Vermogen in box 3, maar te laat voor bezwaar? Doe verzoek tot vermindering

Een oproep aan minister Kaag: zorg ervoor dat rechtsherstel plaatsvindt voor alle belastingplichtigen.

Door mr. C.E. van Dijk

Op 24 december 2021 heeft de Hoge Raad in het zogenoemde Kerstarrest geoordeeld dat de manier waarop vermogen in box 3 wordt belast in strijd is met het Europees Verdrag voor de Rechten van de Mens (EVRM). Volgens de Hoge Raad moet het werkelijk rendement op vermogen worden belast, als dat rendement lager is dan het fictieve rendement waarvan box 3 uitgaat. Er is door de Hoge Raad overigens niet aangegeven hoe het werkelijk rendement moet worden bepaald.

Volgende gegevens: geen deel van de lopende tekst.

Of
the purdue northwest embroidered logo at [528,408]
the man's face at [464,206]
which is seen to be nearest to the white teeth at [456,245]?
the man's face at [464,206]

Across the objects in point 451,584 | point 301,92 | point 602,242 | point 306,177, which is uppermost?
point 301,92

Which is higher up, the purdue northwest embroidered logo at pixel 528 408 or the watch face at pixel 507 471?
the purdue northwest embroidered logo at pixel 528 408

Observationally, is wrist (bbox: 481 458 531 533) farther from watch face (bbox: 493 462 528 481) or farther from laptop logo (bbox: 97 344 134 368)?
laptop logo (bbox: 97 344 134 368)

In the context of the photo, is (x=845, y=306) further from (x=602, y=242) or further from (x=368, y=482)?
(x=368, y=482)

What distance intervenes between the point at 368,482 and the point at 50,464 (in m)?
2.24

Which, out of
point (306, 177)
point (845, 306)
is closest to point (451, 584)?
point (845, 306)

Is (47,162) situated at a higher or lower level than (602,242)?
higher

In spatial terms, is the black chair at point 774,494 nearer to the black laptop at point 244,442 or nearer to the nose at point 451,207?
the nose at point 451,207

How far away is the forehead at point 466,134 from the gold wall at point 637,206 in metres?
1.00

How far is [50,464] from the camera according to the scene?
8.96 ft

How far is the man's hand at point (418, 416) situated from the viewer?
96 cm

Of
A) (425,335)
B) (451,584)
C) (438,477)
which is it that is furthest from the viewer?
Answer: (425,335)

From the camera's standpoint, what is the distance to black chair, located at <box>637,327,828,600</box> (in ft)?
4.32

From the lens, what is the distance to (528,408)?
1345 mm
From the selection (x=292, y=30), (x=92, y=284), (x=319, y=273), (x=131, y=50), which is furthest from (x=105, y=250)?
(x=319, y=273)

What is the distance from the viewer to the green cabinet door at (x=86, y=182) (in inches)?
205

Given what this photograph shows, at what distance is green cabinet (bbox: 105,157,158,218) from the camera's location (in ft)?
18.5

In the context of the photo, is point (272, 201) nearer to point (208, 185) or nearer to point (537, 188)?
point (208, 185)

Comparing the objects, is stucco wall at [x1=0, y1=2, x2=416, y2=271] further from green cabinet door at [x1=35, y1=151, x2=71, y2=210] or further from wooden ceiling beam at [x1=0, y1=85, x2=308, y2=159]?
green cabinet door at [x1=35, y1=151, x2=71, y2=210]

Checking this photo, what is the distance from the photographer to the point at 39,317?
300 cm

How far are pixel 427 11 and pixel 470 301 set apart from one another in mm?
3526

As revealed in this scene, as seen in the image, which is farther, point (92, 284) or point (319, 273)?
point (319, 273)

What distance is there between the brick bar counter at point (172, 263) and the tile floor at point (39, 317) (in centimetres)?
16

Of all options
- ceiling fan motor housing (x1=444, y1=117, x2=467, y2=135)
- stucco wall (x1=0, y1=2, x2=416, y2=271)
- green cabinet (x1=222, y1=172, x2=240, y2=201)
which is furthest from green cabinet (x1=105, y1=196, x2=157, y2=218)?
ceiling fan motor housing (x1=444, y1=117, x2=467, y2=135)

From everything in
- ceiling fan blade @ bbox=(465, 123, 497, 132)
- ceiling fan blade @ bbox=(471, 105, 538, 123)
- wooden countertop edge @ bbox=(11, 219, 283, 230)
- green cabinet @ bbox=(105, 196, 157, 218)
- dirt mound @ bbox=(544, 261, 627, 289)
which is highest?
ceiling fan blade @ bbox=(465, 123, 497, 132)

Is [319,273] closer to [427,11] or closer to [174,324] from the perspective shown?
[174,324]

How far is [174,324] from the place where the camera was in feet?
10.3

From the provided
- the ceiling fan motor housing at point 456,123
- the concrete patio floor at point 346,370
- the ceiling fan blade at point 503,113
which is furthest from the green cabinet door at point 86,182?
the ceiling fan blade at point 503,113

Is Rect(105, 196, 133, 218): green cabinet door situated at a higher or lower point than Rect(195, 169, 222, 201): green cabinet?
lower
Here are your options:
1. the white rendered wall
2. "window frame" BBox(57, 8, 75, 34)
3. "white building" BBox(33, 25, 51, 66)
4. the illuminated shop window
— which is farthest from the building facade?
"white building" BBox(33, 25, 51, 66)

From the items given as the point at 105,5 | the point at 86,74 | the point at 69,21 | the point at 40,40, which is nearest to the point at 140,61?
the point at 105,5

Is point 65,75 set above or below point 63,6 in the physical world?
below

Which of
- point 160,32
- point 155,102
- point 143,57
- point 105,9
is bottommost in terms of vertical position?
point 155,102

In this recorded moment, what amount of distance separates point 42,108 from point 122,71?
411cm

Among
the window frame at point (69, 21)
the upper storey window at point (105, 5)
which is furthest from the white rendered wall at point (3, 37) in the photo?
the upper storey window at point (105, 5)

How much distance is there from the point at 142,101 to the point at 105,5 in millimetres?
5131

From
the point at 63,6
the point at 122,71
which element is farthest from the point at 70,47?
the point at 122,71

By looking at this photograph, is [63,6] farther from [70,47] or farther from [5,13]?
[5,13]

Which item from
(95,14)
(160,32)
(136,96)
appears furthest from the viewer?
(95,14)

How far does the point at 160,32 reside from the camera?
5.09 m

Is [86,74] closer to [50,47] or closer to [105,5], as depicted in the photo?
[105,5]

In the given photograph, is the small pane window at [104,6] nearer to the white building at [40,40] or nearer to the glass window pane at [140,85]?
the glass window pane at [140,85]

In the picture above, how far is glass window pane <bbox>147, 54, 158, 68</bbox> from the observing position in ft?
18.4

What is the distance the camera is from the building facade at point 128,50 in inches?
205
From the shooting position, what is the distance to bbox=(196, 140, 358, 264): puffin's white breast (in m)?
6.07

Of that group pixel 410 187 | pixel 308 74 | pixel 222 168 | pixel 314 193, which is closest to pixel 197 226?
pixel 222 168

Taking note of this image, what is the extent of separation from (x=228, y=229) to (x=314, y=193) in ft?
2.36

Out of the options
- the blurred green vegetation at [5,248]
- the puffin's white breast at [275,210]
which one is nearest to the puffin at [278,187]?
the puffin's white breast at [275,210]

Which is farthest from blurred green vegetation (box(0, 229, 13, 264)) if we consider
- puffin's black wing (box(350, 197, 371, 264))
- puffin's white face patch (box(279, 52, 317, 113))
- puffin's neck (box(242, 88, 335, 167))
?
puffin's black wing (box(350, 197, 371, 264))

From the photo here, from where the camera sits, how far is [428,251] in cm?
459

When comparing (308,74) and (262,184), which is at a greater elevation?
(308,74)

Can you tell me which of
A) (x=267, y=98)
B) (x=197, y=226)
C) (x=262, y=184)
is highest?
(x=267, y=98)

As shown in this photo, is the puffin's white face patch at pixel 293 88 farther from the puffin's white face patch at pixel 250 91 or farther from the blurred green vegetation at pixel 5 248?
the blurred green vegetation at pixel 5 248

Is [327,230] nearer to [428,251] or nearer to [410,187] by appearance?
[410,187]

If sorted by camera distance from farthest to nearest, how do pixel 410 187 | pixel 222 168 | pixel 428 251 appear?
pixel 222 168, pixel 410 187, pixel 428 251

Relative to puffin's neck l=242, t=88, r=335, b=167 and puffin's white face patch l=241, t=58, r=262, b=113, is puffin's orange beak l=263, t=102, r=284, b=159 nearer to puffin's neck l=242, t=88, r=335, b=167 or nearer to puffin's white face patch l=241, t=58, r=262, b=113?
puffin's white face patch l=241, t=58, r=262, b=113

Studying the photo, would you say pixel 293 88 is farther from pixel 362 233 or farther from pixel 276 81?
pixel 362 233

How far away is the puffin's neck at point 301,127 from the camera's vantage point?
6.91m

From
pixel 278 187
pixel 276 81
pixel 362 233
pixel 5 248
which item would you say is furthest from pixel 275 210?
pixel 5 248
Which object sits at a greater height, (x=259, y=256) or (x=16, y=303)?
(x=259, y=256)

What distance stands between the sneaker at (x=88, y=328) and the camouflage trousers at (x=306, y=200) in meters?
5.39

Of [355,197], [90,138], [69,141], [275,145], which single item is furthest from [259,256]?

De Belastingdienst heeft 4 februari jl. uitspraak gedaan in de zogenaamde massaal bezwaarprocedures box 3 over de jaren 2017 t/m 2020 in reactie op het voorgenoemde arrest van de Hoge Raad. In de uitspraak staat dat alle ruim 200.000 bezwaarschriften die bij deze massaal bezwaarprocedures horen, gegrond worden verklaard. 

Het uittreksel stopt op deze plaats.